**WHAT IS EXPECTED:**
Copy out the stretch of the material from the line containing "this 1270×952 image." through the end of the material, reproducing every line in it unchanged.

━━━━

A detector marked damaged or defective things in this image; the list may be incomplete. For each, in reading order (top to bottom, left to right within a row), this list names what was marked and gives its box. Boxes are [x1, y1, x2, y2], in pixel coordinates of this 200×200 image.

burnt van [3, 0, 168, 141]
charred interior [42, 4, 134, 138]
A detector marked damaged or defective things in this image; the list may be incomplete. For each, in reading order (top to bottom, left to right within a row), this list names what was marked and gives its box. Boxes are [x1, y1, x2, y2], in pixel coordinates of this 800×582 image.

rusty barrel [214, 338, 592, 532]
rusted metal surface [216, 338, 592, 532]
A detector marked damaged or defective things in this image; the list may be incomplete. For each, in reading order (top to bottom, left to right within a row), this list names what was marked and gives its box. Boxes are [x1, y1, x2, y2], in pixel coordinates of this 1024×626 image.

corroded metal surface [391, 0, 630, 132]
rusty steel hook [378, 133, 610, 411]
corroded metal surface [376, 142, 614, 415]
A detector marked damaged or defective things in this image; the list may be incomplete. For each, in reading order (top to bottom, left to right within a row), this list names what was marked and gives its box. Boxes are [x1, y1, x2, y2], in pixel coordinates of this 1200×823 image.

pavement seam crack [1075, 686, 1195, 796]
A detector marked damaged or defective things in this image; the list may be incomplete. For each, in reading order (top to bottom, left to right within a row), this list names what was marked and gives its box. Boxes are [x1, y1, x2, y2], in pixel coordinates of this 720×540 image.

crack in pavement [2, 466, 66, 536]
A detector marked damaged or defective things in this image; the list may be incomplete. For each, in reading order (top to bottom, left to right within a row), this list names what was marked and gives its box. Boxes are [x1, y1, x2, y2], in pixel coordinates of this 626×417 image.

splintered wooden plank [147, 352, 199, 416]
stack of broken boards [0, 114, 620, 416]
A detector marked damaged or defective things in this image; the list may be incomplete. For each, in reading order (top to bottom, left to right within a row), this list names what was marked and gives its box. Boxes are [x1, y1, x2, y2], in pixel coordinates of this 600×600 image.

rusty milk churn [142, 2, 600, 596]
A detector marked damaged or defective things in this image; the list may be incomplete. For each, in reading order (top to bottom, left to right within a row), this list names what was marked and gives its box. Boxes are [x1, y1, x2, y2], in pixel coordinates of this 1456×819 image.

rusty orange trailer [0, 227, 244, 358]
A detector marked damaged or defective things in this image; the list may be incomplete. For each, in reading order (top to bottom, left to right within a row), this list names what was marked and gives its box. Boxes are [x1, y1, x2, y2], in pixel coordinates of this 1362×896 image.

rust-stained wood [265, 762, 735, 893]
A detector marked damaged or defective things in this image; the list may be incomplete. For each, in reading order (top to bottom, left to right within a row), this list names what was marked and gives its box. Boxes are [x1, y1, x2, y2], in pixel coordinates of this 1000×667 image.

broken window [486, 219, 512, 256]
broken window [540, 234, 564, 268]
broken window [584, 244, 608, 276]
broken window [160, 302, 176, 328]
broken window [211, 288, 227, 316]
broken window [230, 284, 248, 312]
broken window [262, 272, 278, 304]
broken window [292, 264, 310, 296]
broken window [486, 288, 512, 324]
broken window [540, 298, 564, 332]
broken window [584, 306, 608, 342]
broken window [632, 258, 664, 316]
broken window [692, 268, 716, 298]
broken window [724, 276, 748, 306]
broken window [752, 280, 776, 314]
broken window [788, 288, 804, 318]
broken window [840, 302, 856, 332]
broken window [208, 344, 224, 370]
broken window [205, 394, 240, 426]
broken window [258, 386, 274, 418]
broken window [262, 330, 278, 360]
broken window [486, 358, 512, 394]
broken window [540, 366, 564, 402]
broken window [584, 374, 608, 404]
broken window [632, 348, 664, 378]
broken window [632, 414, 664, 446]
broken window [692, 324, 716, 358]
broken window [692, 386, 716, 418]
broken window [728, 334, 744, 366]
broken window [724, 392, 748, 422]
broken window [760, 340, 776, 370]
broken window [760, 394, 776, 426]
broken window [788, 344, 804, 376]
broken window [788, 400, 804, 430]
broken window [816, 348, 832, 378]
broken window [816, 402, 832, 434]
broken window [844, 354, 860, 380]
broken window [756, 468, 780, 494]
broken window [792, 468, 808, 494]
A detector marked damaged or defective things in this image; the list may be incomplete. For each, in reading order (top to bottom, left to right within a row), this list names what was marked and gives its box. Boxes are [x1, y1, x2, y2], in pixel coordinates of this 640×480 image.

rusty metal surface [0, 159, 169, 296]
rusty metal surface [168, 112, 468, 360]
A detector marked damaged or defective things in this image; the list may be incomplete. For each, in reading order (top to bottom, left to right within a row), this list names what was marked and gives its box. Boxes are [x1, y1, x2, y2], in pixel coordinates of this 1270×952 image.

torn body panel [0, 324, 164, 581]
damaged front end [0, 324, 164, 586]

━━━━

**ANSWER TO THE EXERCISE:**
A detector marked damaged or defective things in this image; the list may be incomplete. For each, in reading order (top to bottom, left to right within a row), this list names what was marked and gives its box. Boxes are [x1, y1, x2, y2], in pixel coordinates of this 1270×952 image.

torn body panel [0, 324, 164, 581]
damaged front end [0, 324, 164, 586]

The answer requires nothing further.